**GOAL OF THE EXERCISE**:
Transcribe each of the following lines verbatim, without altering any wording, figures, or punctuation.

# START OF TASK DATA

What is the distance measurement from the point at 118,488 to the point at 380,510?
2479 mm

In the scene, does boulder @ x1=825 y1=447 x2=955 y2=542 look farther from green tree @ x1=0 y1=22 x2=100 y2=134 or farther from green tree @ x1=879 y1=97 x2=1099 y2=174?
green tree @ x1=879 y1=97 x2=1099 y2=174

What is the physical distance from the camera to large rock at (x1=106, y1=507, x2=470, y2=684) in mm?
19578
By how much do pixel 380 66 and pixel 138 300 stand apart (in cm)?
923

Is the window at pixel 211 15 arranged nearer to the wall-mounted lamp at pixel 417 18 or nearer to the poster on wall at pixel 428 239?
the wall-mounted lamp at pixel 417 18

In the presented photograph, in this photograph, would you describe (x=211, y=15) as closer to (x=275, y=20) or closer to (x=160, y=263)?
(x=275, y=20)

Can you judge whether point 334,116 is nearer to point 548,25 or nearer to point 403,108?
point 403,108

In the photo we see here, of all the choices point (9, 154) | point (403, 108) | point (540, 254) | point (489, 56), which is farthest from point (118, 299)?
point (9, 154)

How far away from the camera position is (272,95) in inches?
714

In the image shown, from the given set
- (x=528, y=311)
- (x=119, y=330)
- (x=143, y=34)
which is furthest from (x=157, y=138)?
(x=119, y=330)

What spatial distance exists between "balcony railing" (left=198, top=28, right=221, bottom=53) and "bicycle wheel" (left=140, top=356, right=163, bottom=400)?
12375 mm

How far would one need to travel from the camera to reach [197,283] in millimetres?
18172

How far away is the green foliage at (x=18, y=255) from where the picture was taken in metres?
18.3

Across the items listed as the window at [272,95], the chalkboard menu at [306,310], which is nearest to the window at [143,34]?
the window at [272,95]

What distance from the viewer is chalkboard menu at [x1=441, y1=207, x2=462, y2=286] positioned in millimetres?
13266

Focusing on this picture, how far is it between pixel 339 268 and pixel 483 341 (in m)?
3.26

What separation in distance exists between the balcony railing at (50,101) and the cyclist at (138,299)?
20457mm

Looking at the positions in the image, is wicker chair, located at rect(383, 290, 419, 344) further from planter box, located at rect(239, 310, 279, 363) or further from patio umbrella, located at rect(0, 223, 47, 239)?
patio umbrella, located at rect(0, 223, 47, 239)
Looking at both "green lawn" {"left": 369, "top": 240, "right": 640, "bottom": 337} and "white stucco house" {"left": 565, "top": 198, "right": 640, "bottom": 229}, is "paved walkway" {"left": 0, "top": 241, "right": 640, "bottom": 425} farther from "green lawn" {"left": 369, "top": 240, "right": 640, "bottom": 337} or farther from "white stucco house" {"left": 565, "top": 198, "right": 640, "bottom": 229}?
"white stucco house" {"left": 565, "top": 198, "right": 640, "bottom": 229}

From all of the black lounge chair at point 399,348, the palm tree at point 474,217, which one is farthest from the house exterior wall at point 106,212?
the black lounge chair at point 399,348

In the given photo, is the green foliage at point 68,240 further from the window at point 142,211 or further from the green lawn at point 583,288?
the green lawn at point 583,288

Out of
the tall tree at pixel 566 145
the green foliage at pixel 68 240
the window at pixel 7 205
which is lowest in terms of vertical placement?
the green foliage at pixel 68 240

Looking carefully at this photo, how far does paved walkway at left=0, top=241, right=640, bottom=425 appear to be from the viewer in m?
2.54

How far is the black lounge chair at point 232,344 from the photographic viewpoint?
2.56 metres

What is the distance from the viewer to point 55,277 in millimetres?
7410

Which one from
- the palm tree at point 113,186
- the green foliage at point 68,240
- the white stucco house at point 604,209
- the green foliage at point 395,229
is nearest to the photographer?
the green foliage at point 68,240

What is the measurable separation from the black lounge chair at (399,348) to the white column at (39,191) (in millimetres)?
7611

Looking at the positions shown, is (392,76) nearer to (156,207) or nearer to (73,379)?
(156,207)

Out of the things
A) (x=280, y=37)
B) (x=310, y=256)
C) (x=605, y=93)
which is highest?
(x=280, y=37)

# END OF TASK DATA

**CORRECT OUTPUT**:
What is the distance measurement from the point at 118,488 to the point at 380,510?
2479 mm

In the scene, does boulder @ x1=825 y1=447 x2=955 y2=542 look farther from green tree @ x1=0 y1=22 x2=100 y2=134 or farther from green tree @ x1=879 y1=97 x2=1099 y2=174?
green tree @ x1=879 y1=97 x2=1099 y2=174

What is the physical distance from the camera to large rock at (x1=106, y1=507, x2=470, y2=684) in mm?
19578
By how much do pixel 380 66 and pixel 138 300 stand apart (in cm)?
923

Is the window at pixel 211 15 arranged nearer to the wall-mounted lamp at pixel 417 18 or nearer to the poster on wall at pixel 428 239?
the wall-mounted lamp at pixel 417 18

In the presented photograph, in this photograph, would you describe (x=211, y=15) as closer to (x=275, y=20) or closer to (x=160, y=263)?
(x=275, y=20)

Can you judge whether point 334,116 is nearer to point 548,25 or nearer to point 403,108?
point 403,108

In the photo we see here, of all the choices point (9, 154) | point (403, 108) | point (540, 254) | point (489, 56), which is farthest from point (118, 299)?
point (9, 154)

How far away from the camera position is (272,95) in inches?
714

In the image shown, from the given set
- (x=528, y=311)
- (x=119, y=330)
- (x=143, y=34)
which is furthest from (x=157, y=138)?
(x=119, y=330)

What spatial distance exists between "balcony railing" (left=198, top=28, right=221, bottom=53) and "bicycle wheel" (left=140, top=356, right=163, bottom=400)?
12375 mm

How far would one need to travel from the camera to reach [197,283] in millimetres?
18172

How far away is the green foliage at (x=18, y=255) from where the picture was taken in metres?
18.3

Across the items listed as the window at [272,95], the chalkboard menu at [306,310], which is nearest to the window at [143,34]?
the window at [272,95]

What distance from the viewer is chalkboard menu at [x1=441, y1=207, x2=462, y2=286] positioned in millimetres?
13266

Focusing on this picture, how far is it between pixel 339 268 and pixel 483 341 (in m)?
3.26

What separation in distance exists between the balcony railing at (50,101) and the cyclist at (138,299)?
20457mm

Looking at the positions in the image, is wicker chair, located at rect(383, 290, 419, 344) further from planter box, located at rect(239, 310, 279, 363) or further from patio umbrella, located at rect(0, 223, 47, 239)?
patio umbrella, located at rect(0, 223, 47, 239)
Looking at both "green lawn" {"left": 369, "top": 240, "right": 640, "bottom": 337} and "white stucco house" {"left": 565, "top": 198, "right": 640, "bottom": 229}, is "paved walkway" {"left": 0, "top": 241, "right": 640, "bottom": 425} farther from "green lawn" {"left": 369, "top": 240, "right": 640, "bottom": 337} or farther from "white stucco house" {"left": 565, "top": 198, "right": 640, "bottom": 229}?
"white stucco house" {"left": 565, "top": 198, "right": 640, "bottom": 229}

From all of the black lounge chair at point 399,348, the palm tree at point 474,217, which one is farthest from the house exterior wall at point 106,212?
the black lounge chair at point 399,348

In the given photo, is the green foliage at point 68,240 further from the window at point 142,211 or further from the green lawn at point 583,288?
the green lawn at point 583,288

Out of
the tall tree at pixel 566 145
the green foliage at pixel 68 240
the window at pixel 7 205
which is lowest in terms of vertical placement?
the green foliage at pixel 68 240

Looking carefully at this photo, how far does paved walkway at left=0, top=241, right=640, bottom=425 appear to be from the viewer in m?
2.54

How far is the black lounge chair at point 232,344 from the photographic viewpoint?
2.56 metres

What is the distance from the viewer to point 55,277 in millimetres?
7410

Which one from
- the palm tree at point 113,186
- the green foliage at point 68,240
- the white stucco house at point 604,209
- the green foliage at point 395,229
is nearest to the photographer?
the green foliage at point 68,240

What is the measurable separation from the black lounge chair at (399,348) to the white column at (39,191) (in millimetres)?
7611

Looking at the positions shown, is (392,76) nearer to (156,207) or nearer to (73,379)?
(156,207)

Out of the things
A) (x=280, y=37)
B) (x=310, y=256)
C) (x=605, y=93)
which is highest?
(x=280, y=37)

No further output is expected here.